Fui um dos últimos jornalistas ocidentais a deixar Teerã. Ignorei a revogação do meu visto de jornalista e permaneci ali enquanto foi possível. Fiquei profundamente revoltado com a submissão ao grupo que cerca Ahmadinejad, que se apossou do poder quebrando o equilíbrio das instituições da revolução e cujo objetivo ficou claro: afastar qualquer testemunha ocular do crime.
Os iranianos testemunharam os acontecimentos – com imagens de vídeo em celulares, com fotografias, por meio do Twitter e outras redes sociais – conseguindo, assim, uma indelével acusação global dos usurpadores de 12 de junho.
Jamais Ahmadinejad falará novamente em justiça sem ser arruinado pelo efeito Neda – a imagem dos olhos sem expressão, a vida se extinguindo e o sangue escorrendo pelo rosto da jovem manifestante Neda Agha Soltan, baleada no peito em Teerã, no dia 20.
O Irã oprime o povo com sua tragédia. Foi insuportável partir. Ainda é. As imagens multiplicam-se pela internet, mas a mídia tradicional, disciplinada para destilar esses fatos, se omitiu.
O mundo ainda observa. Nós, americanos, quando celebramos nosso Dia da Independência, no dia 4, deveríamos ter nos colocado do lado do Irã, recordando a primeira revolução democrática na Ásia, ocorrida em 1905, justamente no Irã.
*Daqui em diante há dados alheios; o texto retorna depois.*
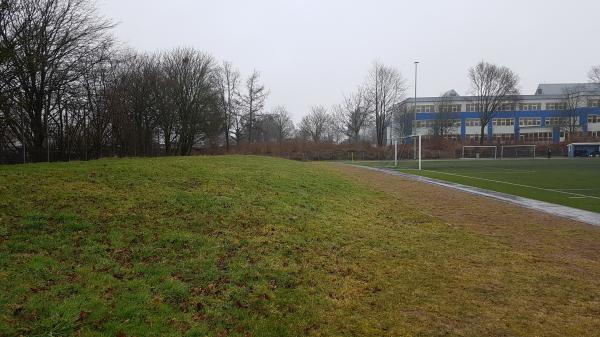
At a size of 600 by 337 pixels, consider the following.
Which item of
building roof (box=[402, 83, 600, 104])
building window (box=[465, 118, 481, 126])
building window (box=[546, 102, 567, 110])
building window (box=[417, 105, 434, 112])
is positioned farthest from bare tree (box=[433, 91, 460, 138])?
building window (box=[546, 102, 567, 110])

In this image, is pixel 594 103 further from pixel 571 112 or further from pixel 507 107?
pixel 507 107

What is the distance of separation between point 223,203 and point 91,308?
19.2 feet

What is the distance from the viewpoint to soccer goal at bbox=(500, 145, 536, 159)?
252 feet

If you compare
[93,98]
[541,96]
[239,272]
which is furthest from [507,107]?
[239,272]

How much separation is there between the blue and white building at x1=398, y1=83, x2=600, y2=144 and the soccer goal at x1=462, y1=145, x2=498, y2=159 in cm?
1998

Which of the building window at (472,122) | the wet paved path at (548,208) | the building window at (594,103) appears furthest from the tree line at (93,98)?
the building window at (594,103)

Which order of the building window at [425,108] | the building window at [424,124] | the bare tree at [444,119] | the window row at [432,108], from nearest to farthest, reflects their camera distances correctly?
1. the bare tree at [444,119]
2. the window row at [432,108]
3. the building window at [424,124]
4. the building window at [425,108]

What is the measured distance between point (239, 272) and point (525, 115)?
364 feet

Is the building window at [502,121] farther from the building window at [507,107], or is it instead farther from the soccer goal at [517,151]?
the soccer goal at [517,151]

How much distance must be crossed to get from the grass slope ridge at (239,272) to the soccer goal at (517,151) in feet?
246

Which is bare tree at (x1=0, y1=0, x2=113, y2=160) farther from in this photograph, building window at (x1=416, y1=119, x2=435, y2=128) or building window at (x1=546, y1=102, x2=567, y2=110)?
building window at (x1=546, y1=102, x2=567, y2=110)

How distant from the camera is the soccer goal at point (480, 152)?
251 feet

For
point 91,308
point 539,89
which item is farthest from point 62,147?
point 539,89

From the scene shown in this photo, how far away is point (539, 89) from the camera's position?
372ft
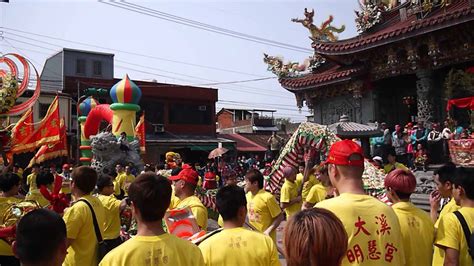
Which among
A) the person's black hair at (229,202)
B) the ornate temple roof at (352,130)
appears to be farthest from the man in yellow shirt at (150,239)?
the ornate temple roof at (352,130)

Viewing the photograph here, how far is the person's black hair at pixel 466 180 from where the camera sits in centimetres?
338

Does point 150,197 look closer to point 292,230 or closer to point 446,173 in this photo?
point 292,230

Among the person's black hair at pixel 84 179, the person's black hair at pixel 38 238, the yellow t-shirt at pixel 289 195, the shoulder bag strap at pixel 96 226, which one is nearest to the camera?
the person's black hair at pixel 38 238

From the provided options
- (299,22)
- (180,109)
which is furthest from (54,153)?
(180,109)

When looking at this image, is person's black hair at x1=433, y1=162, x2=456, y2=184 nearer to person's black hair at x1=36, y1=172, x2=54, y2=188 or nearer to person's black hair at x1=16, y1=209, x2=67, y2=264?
person's black hair at x1=16, y1=209, x2=67, y2=264

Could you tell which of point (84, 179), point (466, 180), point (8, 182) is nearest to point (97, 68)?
point (8, 182)

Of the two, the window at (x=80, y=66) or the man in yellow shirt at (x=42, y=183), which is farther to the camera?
the window at (x=80, y=66)

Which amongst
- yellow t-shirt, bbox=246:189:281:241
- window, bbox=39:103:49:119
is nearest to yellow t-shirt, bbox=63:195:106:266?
yellow t-shirt, bbox=246:189:281:241

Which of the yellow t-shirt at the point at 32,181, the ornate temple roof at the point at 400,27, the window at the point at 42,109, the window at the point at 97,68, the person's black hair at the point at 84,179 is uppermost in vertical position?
the window at the point at 97,68

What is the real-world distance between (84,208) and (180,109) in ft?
96.2

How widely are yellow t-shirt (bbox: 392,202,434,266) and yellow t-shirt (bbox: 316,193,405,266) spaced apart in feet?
1.93

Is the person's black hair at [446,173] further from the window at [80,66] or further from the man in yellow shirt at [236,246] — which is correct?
the window at [80,66]

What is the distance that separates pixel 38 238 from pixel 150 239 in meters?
0.62

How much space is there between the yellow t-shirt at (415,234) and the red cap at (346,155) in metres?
0.80
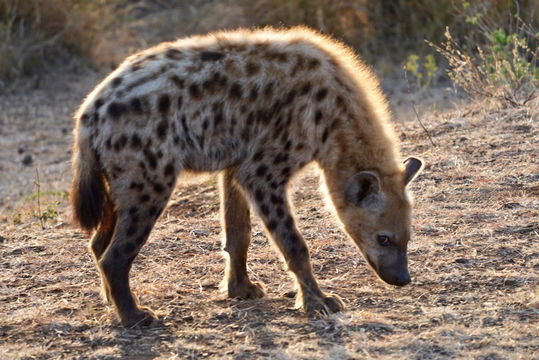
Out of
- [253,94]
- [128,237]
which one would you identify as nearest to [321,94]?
[253,94]

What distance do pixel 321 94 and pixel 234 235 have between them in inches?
27.9

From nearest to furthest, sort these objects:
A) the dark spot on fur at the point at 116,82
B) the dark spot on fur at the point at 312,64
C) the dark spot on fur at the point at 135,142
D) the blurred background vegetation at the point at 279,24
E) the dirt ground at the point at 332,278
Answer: the dirt ground at the point at 332,278, the dark spot on fur at the point at 135,142, the dark spot on fur at the point at 116,82, the dark spot on fur at the point at 312,64, the blurred background vegetation at the point at 279,24

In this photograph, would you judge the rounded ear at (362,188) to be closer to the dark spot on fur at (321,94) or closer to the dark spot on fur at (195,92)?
the dark spot on fur at (321,94)

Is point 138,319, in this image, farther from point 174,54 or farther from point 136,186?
point 174,54

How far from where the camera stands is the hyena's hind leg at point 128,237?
3.79m

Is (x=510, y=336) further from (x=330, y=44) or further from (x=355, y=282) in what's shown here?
(x=330, y=44)

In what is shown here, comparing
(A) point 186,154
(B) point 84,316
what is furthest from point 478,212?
(B) point 84,316

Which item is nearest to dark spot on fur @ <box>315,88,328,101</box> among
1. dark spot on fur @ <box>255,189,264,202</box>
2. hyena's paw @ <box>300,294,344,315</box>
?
dark spot on fur @ <box>255,189,264,202</box>

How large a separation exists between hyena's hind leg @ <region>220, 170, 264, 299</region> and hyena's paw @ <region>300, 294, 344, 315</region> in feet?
1.16

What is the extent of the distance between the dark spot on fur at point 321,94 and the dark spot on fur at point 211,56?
0.42m

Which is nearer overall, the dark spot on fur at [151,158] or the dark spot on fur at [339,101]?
the dark spot on fur at [151,158]

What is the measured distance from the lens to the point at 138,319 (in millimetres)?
3811

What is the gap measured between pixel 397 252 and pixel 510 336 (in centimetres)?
73

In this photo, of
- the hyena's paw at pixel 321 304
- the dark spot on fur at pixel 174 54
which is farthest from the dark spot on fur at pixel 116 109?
the hyena's paw at pixel 321 304
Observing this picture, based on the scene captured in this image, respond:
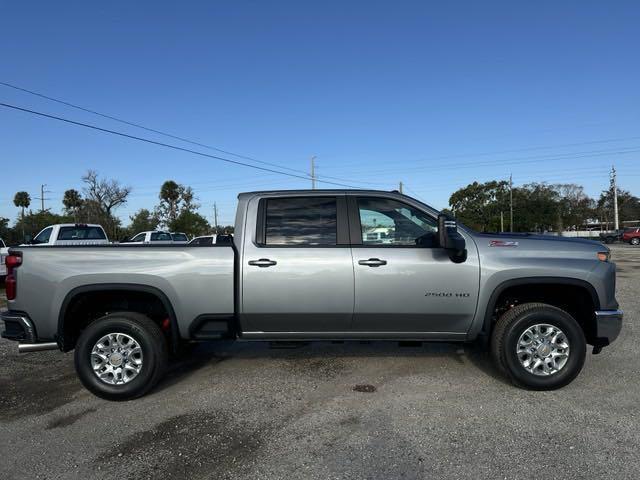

Hoje, 104 anos depois, os iranianos exigem que sua Constituição seja respeitada. Eles não serão silenciados. A base do regime diminuiu dramaticamente. E as divisões internas aumentam com a deserção de parte do establishment clerical.
Nas minhas memórias, volto a estar na Praça Ferdowsi, no dia 18. Uma mulher me diz com entusiasmo: "Esta terra é minha terra." Ela diz que Ahmadinejad é um "halo sem luz" – frase do hino nacional do Irã.
De um lugar distante ainda ouço esses sons e sinto como se essa distância fosse uma traição não só a todas essas corajosas vozes que podem ser ouvidas noite adentro, mas também à "verdadeira responsabilidade" de um jornalista.